(Data items)
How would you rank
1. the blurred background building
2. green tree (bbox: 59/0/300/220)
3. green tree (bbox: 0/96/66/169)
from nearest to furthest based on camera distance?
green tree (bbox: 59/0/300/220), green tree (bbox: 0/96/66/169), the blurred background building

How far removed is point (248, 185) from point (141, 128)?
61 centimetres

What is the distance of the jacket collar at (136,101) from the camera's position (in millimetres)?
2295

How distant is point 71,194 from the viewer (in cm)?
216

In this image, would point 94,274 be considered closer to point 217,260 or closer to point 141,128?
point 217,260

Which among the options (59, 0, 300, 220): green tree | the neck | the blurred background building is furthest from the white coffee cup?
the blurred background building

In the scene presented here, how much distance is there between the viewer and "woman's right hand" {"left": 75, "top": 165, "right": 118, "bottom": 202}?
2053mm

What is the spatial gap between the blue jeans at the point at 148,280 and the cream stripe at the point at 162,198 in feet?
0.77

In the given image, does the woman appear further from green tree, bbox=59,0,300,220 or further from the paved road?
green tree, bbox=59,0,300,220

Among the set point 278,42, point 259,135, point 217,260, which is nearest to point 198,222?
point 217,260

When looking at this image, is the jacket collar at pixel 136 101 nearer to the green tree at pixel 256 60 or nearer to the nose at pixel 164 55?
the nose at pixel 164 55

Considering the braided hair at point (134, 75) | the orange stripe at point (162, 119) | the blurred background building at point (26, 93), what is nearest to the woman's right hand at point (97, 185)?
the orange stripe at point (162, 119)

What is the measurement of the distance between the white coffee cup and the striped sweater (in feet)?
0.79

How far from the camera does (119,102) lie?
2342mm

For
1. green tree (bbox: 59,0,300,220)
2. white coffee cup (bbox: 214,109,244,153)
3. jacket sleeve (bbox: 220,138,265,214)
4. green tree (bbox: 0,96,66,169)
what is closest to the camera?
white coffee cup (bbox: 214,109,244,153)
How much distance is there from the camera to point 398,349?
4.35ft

* What you will do
Format the lines from the one containing "How far from the camera does (119,102) lie?" through the last line as a Markdown table with the columns No. and Line, numbering each row and leaving out blank lines.

* Result for this exercise
| No. | Line |
|---|---|
| 1 | How far from the camera does (119,102) lie? |
| 2 | 2342mm |
| 3 | For |
| 4 | 1. green tree (bbox: 59,0,300,220) |
| 5 | 2. white coffee cup (bbox: 214,109,244,153) |
| 6 | 3. jacket sleeve (bbox: 220,138,265,214) |
| 7 | 4. green tree (bbox: 0,96,66,169) |
| 8 | what is closest to the camera? |
| 9 | white coffee cup (bbox: 214,109,244,153) |
| 10 | How much distance is there from the camera to point 398,349? |
| 11 | 4.35ft |